Last Bandeirante turboprop operating in Cuba is retired after incident

Embraer aircraft was part of the fleet of state-owned airline Cubana de Aviacion and suffered a landing gear collapse

Among several Russian aircraft, the state-owned airline Cubana de Aviacion also operates some Western planes, including the ATR turboprops and the Embraer Bandeirante commuter aircraft.

The Brazilian aircraft, however, would have left the company’s fleet after the EMB-110 registration CU-T1551 had its front landing gear collapsed.

The incident took place at Havana’s José Martí International Airport on April 27 as the plane was being towed away by maintenance personnel, sources told CiberCuba.

Images of Bandeirante appeared last week on social media.
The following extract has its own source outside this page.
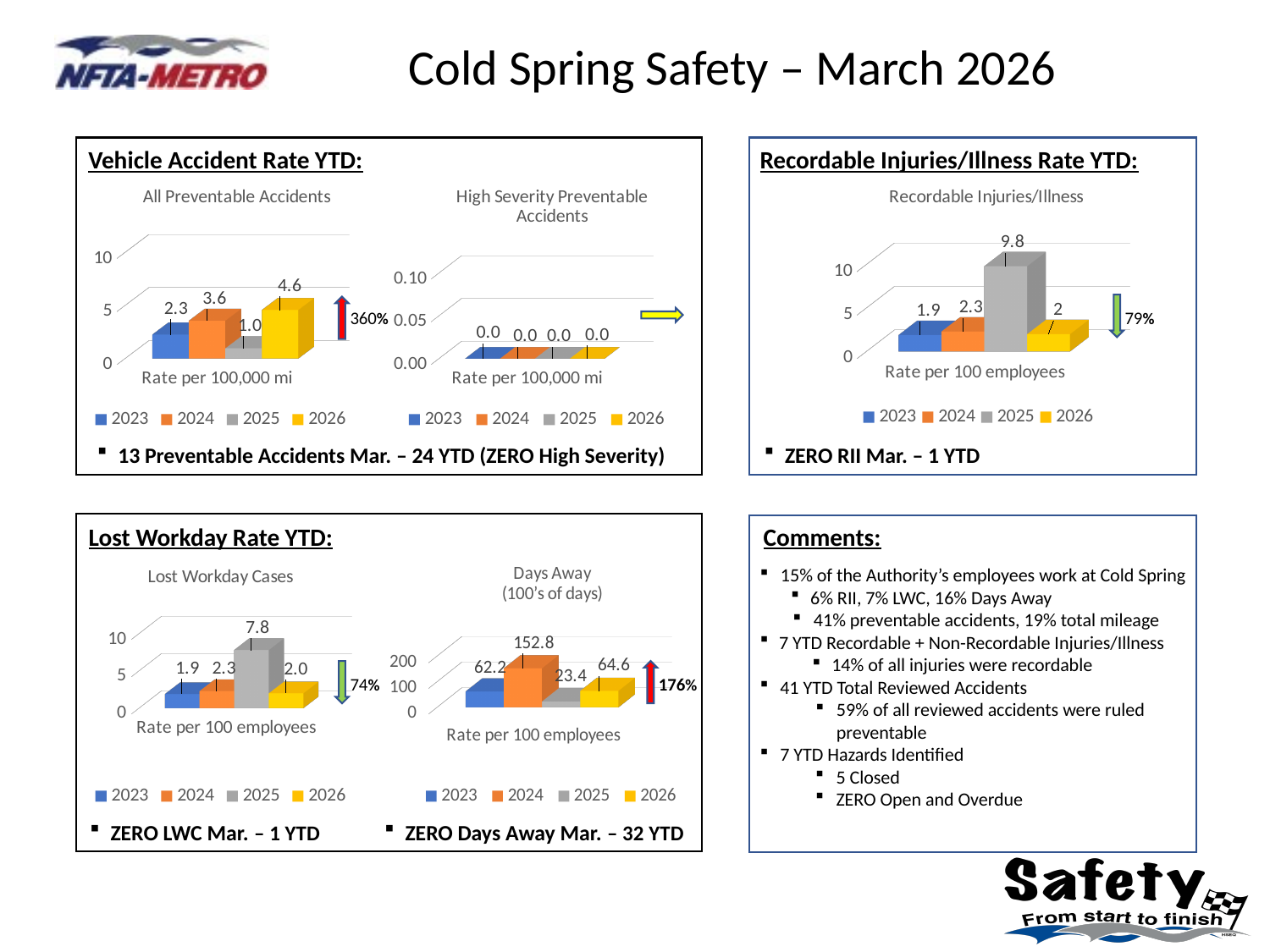
In the All Preventable Accidents chart, what is the value for 2026? 4.6 In the Days Away (100's of days) chart, what is the difference between the 2024 and 2023 values? 90.6 In the Days Away (100's of days) chart, what is the value for 2024? 152.8 In the All Preventable Accidents chart, which year has the lowest rate? 2025 How many series does the legend of the Lost Workday Cases chart list? 4 In the All Preventable Accidents chart, what is the difference between the 2026 and 2025 values? 3.6 In the All Preventable Accidents chart, which year has the highest rate? 2026 In the Recordable Injuries/Illness chart, which year has the highest value? 2025 In the Recordable Injuries/Illness chart, what is the value for 2025? 9.8 In the Lost Workday Cases chart, what is the value for 2025? 7.8 In the Days Away (100's of days) chart, is the value for 2024 greater or less than 100? greater In the Days Away (100's of days) chart, which year has the lowest value? 2025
According to outlets covering the country’s news, the plane was eventually taken out of service.

Another EMB-110 aircraft from Cubana made a belly landing in 2020 (ACCI)

Airplanes made in the 1970s

The EMB-110 Bandeirante, a twin-engine turboprop for up to 19 passengers, was the first aircraft designed by Embraer and began production in the 1970s.

The three turboprops that flew by Cubana Aviación were originally manufactured for the defunct airlines Rio-Sul and TABA, which operated regional flights subsidized by the Brazilian government.

In 2006, the three aircraft were acquired by the Cuban company Aero Caribbean and later transferred to Cubana. Interestingly, the other two Bandeirantes from Cubana had similar incidents to last week, but during landing.

The most recent episode took place on November 28, 2020 when the EMB-110 registration CU-T1541 made a belly landing in Havana with 15 passengers and four crew on board – there were no injuries, but the plane can no longer be used.